Here are the essential points of the article.

  • When the economy is good for a long time, people then think the good times will continue indefinitely so they take extra risk (e.g. debt).
  • This additional risk eventually sows the seeds of the end of the economic expansionary period.

For example, during the 2000 real estate bubble, housing prices were thought to only go up, therefore the logical conclusion was for everyone to buy as much real estate as possible (by using financial leverage or debt) since this was an easy road to wealth.

Of course this speculation led to massive over construction of residential and commercial real estate. The resulting overcapacity caused falling prices which, as we now know, completely destroyed our financial system and the economy.

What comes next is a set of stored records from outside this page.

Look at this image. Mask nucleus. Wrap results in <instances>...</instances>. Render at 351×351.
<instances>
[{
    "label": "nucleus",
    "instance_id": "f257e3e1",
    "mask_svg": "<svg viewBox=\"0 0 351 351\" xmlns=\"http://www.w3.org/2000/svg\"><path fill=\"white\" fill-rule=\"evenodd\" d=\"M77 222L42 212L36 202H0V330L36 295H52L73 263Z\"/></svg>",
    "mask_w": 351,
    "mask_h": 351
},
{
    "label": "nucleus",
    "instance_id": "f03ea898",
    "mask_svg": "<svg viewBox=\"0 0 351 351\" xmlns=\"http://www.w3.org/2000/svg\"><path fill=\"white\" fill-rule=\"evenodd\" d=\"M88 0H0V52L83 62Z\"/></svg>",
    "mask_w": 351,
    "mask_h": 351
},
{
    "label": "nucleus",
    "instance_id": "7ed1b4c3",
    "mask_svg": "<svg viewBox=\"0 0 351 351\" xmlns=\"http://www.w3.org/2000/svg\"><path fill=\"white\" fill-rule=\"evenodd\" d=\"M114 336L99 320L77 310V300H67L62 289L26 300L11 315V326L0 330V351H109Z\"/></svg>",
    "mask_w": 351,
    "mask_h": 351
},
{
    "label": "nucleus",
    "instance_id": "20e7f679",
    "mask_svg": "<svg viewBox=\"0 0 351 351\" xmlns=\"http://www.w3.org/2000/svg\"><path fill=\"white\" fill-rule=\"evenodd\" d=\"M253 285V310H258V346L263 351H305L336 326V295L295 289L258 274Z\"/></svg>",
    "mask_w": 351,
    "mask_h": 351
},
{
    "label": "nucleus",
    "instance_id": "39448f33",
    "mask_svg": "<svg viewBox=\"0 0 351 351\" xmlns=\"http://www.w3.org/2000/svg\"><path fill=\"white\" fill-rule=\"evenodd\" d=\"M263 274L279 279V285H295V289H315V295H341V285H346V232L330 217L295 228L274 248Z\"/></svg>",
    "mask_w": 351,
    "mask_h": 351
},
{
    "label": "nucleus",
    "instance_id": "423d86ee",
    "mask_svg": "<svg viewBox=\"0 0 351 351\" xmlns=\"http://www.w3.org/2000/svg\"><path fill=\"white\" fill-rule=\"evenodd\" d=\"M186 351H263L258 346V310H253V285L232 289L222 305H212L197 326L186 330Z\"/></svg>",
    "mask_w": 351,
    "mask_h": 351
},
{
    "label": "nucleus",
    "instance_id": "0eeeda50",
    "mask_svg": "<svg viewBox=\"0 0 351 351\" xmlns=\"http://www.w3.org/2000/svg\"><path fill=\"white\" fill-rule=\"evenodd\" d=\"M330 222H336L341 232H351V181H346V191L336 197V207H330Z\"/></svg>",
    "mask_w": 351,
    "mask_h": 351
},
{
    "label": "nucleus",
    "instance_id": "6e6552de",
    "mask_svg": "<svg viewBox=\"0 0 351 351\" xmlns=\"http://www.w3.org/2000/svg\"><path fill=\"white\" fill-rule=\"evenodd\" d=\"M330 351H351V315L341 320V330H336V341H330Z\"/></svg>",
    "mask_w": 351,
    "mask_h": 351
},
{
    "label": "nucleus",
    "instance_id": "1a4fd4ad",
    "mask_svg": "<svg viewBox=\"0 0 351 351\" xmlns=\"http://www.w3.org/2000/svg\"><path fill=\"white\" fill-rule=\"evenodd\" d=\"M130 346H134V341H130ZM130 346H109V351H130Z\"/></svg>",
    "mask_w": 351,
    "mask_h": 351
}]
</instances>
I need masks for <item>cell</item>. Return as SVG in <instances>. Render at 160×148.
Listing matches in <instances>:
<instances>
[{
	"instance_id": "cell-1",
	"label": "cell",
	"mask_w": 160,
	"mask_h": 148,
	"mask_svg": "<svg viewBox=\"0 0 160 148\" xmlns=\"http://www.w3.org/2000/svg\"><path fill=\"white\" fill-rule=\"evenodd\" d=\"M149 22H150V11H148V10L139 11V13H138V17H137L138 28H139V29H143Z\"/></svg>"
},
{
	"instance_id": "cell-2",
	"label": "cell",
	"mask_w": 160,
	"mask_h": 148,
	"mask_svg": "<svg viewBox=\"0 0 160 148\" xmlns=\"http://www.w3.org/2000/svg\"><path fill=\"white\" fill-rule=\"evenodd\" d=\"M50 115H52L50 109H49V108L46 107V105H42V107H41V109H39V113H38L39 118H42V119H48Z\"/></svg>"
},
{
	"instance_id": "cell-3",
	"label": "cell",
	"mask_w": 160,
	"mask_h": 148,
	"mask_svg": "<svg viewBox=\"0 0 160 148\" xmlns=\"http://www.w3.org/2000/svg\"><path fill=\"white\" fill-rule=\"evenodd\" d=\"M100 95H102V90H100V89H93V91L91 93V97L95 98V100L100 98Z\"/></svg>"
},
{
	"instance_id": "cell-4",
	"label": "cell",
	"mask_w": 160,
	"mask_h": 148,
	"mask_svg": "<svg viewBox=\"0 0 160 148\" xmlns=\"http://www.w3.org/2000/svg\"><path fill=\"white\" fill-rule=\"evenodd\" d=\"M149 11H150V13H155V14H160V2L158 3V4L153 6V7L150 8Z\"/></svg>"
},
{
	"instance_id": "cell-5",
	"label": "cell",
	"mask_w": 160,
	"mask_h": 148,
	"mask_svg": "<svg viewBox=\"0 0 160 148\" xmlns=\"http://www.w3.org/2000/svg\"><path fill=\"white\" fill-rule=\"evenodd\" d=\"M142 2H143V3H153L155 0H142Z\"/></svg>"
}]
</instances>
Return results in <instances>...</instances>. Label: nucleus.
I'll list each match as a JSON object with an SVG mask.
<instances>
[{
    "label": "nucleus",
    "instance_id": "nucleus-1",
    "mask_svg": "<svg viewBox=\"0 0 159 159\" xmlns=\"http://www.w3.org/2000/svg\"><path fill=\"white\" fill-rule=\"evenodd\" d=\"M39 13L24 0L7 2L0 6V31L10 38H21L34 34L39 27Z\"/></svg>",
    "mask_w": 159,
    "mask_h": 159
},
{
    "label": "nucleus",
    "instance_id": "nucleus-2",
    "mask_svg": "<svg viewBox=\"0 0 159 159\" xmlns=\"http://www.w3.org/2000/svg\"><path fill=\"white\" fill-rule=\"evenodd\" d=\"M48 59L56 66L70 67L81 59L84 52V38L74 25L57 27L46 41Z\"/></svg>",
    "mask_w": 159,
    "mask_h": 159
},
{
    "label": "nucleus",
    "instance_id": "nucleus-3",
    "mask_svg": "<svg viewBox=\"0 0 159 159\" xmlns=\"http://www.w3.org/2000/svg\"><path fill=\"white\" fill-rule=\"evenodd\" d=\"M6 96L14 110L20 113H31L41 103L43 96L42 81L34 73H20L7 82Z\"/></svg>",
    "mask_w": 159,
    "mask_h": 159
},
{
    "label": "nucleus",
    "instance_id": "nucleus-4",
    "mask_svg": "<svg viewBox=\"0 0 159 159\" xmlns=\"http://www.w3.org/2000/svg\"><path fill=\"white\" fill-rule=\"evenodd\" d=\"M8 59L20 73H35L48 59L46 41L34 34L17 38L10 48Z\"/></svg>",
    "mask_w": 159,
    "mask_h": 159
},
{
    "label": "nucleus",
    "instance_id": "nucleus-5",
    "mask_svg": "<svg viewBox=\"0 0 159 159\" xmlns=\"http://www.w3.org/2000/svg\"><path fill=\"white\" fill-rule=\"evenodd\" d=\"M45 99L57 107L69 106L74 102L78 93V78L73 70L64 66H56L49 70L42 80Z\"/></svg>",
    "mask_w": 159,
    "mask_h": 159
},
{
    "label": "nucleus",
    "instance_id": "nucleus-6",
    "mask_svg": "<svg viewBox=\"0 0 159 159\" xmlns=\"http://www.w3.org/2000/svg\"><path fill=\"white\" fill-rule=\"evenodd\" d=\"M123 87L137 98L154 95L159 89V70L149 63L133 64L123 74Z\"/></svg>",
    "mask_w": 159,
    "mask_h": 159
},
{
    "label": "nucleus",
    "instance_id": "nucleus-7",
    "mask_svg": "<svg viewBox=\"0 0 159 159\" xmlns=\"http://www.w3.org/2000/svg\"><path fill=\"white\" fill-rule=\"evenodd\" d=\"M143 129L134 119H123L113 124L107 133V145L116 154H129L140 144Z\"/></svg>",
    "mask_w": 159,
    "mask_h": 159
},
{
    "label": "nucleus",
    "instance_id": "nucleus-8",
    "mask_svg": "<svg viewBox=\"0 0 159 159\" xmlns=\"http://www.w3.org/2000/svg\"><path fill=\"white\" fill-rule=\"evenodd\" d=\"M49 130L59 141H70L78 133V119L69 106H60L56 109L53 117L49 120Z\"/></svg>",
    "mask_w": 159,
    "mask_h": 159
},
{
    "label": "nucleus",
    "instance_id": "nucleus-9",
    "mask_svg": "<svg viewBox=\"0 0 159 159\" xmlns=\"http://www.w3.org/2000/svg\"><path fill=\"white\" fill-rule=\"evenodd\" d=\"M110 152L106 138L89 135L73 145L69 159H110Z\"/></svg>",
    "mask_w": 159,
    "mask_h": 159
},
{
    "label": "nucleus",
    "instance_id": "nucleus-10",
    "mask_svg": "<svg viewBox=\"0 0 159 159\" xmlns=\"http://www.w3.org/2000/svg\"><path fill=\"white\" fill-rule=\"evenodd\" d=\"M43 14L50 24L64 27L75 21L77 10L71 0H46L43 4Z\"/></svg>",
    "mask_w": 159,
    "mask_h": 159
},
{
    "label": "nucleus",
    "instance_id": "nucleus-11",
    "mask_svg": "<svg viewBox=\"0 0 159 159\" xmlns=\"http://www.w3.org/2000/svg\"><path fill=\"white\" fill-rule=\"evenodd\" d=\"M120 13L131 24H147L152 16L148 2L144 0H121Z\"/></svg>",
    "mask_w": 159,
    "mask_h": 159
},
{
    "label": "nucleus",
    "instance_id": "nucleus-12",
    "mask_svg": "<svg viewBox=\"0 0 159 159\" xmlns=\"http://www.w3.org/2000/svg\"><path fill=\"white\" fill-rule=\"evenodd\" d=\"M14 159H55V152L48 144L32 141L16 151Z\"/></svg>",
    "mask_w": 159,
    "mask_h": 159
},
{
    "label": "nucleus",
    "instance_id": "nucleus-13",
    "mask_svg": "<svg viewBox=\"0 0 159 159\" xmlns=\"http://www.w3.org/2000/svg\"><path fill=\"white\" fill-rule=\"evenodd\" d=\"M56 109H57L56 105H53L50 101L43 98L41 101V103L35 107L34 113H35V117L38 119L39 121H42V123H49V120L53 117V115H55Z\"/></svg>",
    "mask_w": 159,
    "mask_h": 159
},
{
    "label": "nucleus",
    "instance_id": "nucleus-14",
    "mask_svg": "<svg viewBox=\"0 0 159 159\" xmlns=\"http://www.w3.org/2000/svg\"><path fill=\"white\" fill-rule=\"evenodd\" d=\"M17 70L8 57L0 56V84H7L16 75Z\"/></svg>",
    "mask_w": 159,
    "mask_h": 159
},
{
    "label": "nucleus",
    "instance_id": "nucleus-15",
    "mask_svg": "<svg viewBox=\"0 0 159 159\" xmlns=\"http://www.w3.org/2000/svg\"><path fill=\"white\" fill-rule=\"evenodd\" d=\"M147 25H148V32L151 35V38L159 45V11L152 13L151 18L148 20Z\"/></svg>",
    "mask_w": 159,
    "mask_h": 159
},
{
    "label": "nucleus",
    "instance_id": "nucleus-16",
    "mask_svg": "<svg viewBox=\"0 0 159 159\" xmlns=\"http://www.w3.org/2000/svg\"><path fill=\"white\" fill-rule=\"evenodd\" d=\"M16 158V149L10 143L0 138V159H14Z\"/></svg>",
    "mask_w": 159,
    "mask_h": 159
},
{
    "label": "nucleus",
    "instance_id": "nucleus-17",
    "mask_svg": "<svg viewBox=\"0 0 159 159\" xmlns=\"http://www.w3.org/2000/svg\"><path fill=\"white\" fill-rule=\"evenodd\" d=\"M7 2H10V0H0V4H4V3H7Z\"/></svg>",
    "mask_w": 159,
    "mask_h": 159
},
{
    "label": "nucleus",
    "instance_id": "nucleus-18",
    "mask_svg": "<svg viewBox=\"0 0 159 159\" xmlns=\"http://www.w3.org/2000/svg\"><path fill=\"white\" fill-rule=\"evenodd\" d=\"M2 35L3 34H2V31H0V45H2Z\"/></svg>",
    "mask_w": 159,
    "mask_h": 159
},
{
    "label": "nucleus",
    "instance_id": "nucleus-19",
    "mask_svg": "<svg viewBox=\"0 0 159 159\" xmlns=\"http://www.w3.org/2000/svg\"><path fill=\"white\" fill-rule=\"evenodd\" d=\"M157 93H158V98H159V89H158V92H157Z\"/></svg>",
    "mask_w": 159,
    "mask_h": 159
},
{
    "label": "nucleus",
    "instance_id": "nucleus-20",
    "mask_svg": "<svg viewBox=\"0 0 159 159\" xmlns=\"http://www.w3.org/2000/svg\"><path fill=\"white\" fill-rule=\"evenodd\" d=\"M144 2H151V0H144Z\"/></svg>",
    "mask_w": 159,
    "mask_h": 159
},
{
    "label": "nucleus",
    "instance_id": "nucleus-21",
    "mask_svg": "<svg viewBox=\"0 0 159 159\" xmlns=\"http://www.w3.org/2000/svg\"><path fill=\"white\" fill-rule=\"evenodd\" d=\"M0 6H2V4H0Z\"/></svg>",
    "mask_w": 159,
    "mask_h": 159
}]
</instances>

Interestingly, classically accepted econimics says that the economy can remain in a steady state – yet it never does, does it?  Ritholtz’s article explains what really happens.

Key Quotes

McCulley was referring to economist Hyman Minsky’s concept that long periods of stability cause people to take on ever more debt and ever more risk, leading to a gigantic meltdown.

Systemically-speaking, the Ponzi phase is one of risky behavior crowding out prudent behavior in a world free of regulatory controls. If risky behavior is temporarily rewarded with profit and this temporary period is long enough, then risky behavior wins and drives out good behavior.

Think we’ll remember this during the next bubble?